Qualified homeowners in need of extra cash for large purchases or emergencies may be able to access their home equity with a VA cash-out refinance. Veterans and service men and women with sufficient equity in their home may qualify for this VA refinance program, allowing them to lower both interest rates and monthly mortgage payments. Before you apply, it’s important to know how the cash-out mortgage program works.

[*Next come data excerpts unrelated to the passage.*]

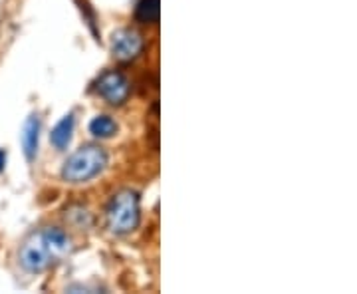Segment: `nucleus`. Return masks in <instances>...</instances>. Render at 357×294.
Here are the masks:
<instances>
[{
	"mask_svg": "<svg viewBox=\"0 0 357 294\" xmlns=\"http://www.w3.org/2000/svg\"><path fill=\"white\" fill-rule=\"evenodd\" d=\"M40 131H42V120L38 113H30L22 126L20 133V145H22V154L26 157L28 163L36 161L38 149H40Z\"/></svg>",
	"mask_w": 357,
	"mask_h": 294,
	"instance_id": "423d86ee",
	"label": "nucleus"
},
{
	"mask_svg": "<svg viewBox=\"0 0 357 294\" xmlns=\"http://www.w3.org/2000/svg\"><path fill=\"white\" fill-rule=\"evenodd\" d=\"M161 16V0H139L135 6V20L139 24H157Z\"/></svg>",
	"mask_w": 357,
	"mask_h": 294,
	"instance_id": "1a4fd4ad",
	"label": "nucleus"
},
{
	"mask_svg": "<svg viewBox=\"0 0 357 294\" xmlns=\"http://www.w3.org/2000/svg\"><path fill=\"white\" fill-rule=\"evenodd\" d=\"M141 223V197L133 189H122L111 197L106 207V224L110 233L124 237Z\"/></svg>",
	"mask_w": 357,
	"mask_h": 294,
	"instance_id": "7ed1b4c3",
	"label": "nucleus"
},
{
	"mask_svg": "<svg viewBox=\"0 0 357 294\" xmlns=\"http://www.w3.org/2000/svg\"><path fill=\"white\" fill-rule=\"evenodd\" d=\"M117 131H119L117 122L108 113H99L90 122V133L97 140H111Z\"/></svg>",
	"mask_w": 357,
	"mask_h": 294,
	"instance_id": "6e6552de",
	"label": "nucleus"
},
{
	"mask_svg": "<svg viewBox=\"0 0 357 294\" xmlns=\"http://www.w3.org/2000/svg\"><path fill=\"white\" fill-rule=\"evenodd\" d=\"M96 94L106 104H110L113 108H119L129 98L131 84H129L127 76L119 70H106L97 78Z\"/></svg>",
	"mask_w": 357,
	"mask_h": 294,
	"instance_id": "20e7f679",
	"label": "nucleus"
},
{
	"mask_svg": "<svg viewBox=\"0 0 357 294\" xmlns=\"http://www.w3.org/2000/svg\"><path fill=\"white\" fill-rule=\"evenodd\" d=\"M108 163H110L108 152L97 143H88V145H82L80 149H76L64 161L60 175L69 185H80V183L92 181L97 175H101L108 168Z\"/></svg>",
	"mask_w": 357,
	"mask_h": 294,
	"instance_id": "f03ea898",
	"label": "nucleus"
},
{
	"mask_svg": "<svg viewBox=\"0 0 357 294\" xmlns=\"http://www.w3.org/2000/svg\"><path fill=\"white\" fill-rule=\"evenodd\" d=\"M74 249L72 238L60 227H42L20 245L18 265L28 275H42L60 265Z\"/></svg>",
	"mask_w": 357,
	"mask_h": 294,
	"instance_id": "f257e3e1",
	"label": "nucleus"
},
{
	"mask_svg": "<svg viewBox=\"0 0 357 294\" xmlns=\"http://www.w3.org/2000/svg\"><path fill=\"white\" fill-rule=\"evenodd\" d=\"M74 131H76V115L74 113H66L54 127L50 133V143L56 152H66L69 143L74 140Z\"/></svg>",
	"mask_w": 357,
	"mask_h": 294,
	"instance_id": "0eeeda50",
	"label": "nucleus"
},
{
	"mask_svg": "<svg viewBox=\"0 0 357 294\" xmlns=\"http://www.w3.org/2000/svg\"><path fill=\"white\" fill-rule=\"evenodd\" d=\"M6 159H8V154H6L4 149H0V173L6 168Z\"/></svg>",
	"mask_w": 357,
	"mask_h": 294,
	"instance_id": "9d476101",
	"label": "nucleus"
},
{
	"mask_svg": "<svg viewBox=\"0 0 357 294\" xmlns=\"http://www.w3.org/2000/svg\"><path fill=\"white\" fill-rule=\"evenodd\" d=\"M111 54L119 62H131L138 60L145 50V40L133 28H119L111 34Z\"/></svg>",
	"mask_w": 357,
	"mask_h": 294,
	"instance_id": "39448f33",
	"label": "nucleus"
}]
</instances>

What Is a Cash-Out Refinance?
The VA cash-out refinance program is for military veterans or current service members who are currently paying off a home loan. Whether you purchased your home using a VA-guaranteed or conventional loan, you can apply for a VA refinance in order to lower your current interest rate. For those who would like to make repairs to their homes, pay off high-interest credit cards or other debt, or simply have cash on hand for emergency spending, a cash out mortgage refinance can help..
How Do I Apply for a VA Refinance?
In order to apply for the VA cash-out refinance (also known as a «cash out mortgage,») you'll need to submit an application with a VA lender and have your home appraised. Your lender requires this appraisal in order to determine how much cash you're eligible to receive.

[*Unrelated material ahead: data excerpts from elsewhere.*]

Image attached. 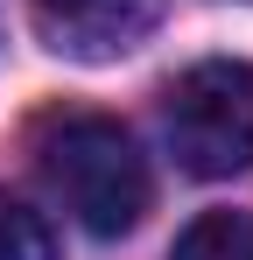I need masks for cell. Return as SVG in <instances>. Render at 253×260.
Wrapping results in <instances>:
<instances>
[{
  "instance_id": "3957f363",
  "label": "cell",
  "mask_w": 253,
  "mask_h": 260,
  "mask_svg": "<svg viewBox=\"0 0 253 260\" xmlns=\"http://www.w3.org/2000/svg\"><path fill=\"white\" fill-rule=\"evenodd\" d=\"M155 14H162V0H28L36 36L56 56H78V63L126 56L155 28Z\"/></svg>"
},
{
  "instance_id": "5b68a950",
  "label": "cell",
  "mask_w": 253,
  "mask_h": 260,
  "mask_svg": "<svg viewBox=\"0 0 253 260\" xmlns=\"http://www.w3.org/2000/svg\"><path fill=\"white\" fill-rule=\"evenodd\" d=\"M0 260H56V239L21 197L0 190Z\"/></svg>"
},
{
  "instance_id": "7a4b0ae2",
  "label": "cell",
  "mask_w": 253,
  "mask_h": 260,
  "mask_svg": "<svg viewBox=\"0 0 253 260\" xmlns=\"http://www.w3.org/2000/svg\"><path fill=\"white\" fill-rule=\"evenodd\" d=\"M162 134L190 176L218 183V176L253 169V63L211 56V63H190L183 78H169Z\"/></svg>"
},
{
  "instance_id": "277c9868",
  "label": "cell",
  "mask_w": 253,
  "mask_h": 260,
  "mask_svg": "<svg viewBox=\"0 0 253 260\" xmlns=\"http://www.w3.org/2000/svg\"><path fill=\"white\" fill-rule=\"evenodd\" d=\"M169 260H253V211H204V218H190Z\"/></svg>"
},
{
  "instance_id": "6da1fadb",
  "label": "cell",
  "mask_w": 253,
  "mask_h": 260,
  "mask_svg": "<svg viewBox=\"0 0 253 260\" xmlns=\"http://www.w3.org/2000/svg\"><path fill=\"white\" fill-rule=\"evenodd\" d=\"M28 148H36L42 190L84 232L120 239V232L141 225L155 183H148V162H141V148L120 120H106V113H42Z\"/></svg>"
}]
</instances>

Under this VA refinance program, you can receive up to 90 percent of your home's appraised value -- as long as your home has the sufficient equity and can withstand the loan-to-value ratio. In order to qualify for a cash out mortgage, you must also meet credit and income guidelines.

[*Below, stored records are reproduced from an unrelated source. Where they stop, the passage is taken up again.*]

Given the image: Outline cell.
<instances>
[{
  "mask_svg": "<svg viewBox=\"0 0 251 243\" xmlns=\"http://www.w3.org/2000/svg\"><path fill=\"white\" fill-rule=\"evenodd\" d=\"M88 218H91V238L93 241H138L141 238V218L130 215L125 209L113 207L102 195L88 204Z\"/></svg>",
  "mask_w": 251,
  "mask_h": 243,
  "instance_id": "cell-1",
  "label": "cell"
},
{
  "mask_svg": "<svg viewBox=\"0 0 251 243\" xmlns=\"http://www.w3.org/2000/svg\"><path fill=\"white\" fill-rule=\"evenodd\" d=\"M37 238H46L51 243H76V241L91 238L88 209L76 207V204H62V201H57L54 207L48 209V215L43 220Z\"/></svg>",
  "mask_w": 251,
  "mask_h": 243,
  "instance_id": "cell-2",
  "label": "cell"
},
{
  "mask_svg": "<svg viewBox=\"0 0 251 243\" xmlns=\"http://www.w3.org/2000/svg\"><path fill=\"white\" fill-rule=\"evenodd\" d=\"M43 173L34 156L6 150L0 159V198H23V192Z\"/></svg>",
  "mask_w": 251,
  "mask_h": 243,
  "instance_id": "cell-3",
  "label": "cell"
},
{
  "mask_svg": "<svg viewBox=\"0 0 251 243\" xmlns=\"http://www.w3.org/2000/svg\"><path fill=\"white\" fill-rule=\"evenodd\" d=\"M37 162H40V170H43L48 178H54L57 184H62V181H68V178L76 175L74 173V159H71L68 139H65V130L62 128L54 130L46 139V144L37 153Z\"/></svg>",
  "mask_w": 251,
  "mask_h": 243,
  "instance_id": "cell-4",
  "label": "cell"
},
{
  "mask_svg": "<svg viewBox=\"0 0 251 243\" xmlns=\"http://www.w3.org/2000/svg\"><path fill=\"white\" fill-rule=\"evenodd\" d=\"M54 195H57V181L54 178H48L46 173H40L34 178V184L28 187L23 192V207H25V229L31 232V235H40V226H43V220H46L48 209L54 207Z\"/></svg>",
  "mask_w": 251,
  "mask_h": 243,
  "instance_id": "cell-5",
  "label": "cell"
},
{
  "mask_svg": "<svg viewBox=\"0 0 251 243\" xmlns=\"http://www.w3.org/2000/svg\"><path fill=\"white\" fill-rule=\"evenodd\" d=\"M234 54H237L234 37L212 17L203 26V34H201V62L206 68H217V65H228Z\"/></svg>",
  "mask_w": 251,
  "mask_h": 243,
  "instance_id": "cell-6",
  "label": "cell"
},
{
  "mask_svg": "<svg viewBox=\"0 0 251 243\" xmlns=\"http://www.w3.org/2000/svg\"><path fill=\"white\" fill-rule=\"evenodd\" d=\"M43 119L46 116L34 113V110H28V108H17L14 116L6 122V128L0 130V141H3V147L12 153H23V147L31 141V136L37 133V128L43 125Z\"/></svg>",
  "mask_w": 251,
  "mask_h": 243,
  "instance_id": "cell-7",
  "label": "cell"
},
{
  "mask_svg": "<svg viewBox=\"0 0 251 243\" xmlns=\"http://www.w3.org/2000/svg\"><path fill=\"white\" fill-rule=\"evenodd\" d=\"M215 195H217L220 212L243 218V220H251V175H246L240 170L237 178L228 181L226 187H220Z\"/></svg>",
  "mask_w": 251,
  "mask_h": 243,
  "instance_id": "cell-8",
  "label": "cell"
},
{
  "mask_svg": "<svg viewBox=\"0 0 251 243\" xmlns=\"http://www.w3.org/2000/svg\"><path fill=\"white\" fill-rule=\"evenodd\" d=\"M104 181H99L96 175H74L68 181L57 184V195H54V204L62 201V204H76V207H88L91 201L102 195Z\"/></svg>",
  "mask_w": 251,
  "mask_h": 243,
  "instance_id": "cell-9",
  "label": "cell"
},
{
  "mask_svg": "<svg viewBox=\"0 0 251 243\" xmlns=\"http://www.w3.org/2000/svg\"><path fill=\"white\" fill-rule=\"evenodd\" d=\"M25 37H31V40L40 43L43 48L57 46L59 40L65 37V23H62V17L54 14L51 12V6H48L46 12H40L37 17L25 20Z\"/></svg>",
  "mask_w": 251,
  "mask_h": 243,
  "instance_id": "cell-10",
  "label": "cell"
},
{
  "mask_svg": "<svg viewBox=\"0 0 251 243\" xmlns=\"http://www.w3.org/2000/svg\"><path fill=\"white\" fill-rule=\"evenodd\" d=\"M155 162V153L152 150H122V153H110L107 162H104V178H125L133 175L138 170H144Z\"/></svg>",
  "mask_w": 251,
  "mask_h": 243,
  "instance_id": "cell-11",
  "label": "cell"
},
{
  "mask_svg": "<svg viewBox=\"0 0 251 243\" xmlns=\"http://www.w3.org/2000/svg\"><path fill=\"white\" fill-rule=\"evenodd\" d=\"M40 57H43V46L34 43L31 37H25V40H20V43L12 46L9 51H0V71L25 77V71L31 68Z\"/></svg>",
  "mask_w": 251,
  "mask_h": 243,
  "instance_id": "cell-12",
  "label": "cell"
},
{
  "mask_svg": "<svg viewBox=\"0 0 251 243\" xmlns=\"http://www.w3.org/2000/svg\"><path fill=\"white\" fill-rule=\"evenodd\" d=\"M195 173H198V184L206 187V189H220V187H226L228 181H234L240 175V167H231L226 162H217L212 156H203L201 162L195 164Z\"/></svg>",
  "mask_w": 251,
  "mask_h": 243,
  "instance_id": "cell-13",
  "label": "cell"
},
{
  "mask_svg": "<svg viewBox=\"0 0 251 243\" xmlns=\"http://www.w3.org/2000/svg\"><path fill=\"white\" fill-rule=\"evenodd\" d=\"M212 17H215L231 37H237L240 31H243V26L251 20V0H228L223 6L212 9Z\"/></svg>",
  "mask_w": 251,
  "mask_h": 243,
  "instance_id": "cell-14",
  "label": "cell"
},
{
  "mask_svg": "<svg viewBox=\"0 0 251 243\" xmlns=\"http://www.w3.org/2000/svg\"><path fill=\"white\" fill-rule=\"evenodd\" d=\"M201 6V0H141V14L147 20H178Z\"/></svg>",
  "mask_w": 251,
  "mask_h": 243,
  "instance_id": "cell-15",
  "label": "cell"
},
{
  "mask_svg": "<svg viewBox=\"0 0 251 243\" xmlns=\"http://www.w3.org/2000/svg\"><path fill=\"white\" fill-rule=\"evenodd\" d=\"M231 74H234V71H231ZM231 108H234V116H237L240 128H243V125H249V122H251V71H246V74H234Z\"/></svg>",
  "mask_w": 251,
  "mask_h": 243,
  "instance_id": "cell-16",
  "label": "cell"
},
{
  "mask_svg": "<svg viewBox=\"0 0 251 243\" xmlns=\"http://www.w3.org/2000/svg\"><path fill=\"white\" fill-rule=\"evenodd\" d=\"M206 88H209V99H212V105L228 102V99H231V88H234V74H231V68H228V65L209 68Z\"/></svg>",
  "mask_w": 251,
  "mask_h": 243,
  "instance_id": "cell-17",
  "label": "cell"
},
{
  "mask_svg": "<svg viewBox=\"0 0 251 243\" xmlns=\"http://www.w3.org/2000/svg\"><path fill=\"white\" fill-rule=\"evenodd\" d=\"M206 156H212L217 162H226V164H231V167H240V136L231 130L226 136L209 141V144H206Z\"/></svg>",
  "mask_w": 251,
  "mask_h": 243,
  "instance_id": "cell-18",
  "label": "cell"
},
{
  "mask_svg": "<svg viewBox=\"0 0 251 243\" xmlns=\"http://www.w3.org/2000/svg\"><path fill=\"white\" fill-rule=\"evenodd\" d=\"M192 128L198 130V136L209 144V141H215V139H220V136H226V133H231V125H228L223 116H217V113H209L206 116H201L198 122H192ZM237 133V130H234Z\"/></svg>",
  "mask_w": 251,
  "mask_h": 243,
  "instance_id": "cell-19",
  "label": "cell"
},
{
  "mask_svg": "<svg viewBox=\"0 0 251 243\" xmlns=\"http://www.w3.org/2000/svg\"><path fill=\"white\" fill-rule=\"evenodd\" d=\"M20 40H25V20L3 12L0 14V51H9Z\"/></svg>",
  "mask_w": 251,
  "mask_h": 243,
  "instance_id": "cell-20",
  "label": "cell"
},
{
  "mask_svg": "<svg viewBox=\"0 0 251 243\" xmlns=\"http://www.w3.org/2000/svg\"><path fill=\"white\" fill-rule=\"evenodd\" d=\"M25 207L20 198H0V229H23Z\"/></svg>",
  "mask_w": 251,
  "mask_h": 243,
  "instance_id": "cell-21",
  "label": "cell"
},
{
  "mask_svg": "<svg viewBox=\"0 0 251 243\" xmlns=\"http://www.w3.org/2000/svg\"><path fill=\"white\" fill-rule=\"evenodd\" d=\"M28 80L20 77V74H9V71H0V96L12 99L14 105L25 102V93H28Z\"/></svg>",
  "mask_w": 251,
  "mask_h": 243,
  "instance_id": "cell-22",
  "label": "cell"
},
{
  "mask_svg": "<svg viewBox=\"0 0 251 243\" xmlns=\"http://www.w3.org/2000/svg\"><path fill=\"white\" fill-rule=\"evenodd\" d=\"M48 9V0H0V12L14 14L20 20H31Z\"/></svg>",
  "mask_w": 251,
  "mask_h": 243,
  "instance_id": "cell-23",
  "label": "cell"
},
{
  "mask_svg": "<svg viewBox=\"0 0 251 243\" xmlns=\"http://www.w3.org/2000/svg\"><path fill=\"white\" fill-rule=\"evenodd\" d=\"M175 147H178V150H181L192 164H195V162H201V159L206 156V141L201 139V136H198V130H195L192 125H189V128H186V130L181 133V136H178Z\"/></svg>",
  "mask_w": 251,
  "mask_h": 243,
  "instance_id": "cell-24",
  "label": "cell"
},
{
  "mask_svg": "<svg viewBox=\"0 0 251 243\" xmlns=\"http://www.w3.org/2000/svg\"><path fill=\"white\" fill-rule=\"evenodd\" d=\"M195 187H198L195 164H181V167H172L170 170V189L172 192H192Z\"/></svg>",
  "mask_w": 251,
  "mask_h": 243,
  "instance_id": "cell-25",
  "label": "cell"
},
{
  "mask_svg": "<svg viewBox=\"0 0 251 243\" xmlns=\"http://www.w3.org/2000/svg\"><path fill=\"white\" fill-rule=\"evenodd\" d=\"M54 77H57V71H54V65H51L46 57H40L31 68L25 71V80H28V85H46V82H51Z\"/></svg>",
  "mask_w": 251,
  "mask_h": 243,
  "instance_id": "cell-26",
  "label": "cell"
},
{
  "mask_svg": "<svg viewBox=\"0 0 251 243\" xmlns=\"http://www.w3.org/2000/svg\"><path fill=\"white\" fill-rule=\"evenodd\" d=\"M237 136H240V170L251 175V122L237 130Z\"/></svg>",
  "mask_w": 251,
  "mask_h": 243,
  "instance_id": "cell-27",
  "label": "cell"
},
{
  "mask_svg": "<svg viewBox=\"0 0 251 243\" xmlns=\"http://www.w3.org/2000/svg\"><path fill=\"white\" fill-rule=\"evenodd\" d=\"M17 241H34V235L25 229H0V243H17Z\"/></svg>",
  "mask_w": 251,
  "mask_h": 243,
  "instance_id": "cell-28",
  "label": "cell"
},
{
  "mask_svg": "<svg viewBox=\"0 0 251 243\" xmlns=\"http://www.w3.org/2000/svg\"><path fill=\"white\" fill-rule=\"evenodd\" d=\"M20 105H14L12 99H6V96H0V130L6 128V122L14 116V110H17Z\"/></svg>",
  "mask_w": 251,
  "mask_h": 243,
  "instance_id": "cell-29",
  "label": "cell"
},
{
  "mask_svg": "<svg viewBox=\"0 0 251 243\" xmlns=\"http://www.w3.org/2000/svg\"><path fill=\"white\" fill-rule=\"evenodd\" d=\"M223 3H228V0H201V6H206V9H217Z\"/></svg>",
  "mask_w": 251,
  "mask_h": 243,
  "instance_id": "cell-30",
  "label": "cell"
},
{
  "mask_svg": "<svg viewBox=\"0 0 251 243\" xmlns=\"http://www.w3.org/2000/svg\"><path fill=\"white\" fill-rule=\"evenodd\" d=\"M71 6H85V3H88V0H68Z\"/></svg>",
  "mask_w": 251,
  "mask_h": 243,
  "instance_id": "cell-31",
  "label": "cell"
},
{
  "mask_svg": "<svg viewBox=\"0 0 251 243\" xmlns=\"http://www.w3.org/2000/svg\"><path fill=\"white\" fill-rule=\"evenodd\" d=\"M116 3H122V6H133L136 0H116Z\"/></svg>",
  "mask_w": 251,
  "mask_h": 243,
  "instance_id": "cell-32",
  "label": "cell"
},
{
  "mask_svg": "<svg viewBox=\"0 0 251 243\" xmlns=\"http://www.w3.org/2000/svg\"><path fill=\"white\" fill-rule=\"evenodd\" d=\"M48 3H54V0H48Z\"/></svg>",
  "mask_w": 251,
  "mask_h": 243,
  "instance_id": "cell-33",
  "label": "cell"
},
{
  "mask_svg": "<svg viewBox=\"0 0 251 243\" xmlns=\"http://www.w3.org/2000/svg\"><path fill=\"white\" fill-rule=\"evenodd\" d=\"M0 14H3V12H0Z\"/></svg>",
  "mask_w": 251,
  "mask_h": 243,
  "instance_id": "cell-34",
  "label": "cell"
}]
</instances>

What Can I Do with My Cash?
Once you're approved for the VA cash-out refinance, you're free to spend the money as you wish. However, take into consideration that you're accruing interest on this money. It’s a good idea to use these funds only for things that you ordinarily wouldn’t be able to save up for, such as emergencies or major home repairs.
Some homeowners use their cash from the VA refinance to consolidate high-interest credit cards and other debts. Just be sure you don’t go back to charging on all those cards, or you can easily end up doubling what you owe.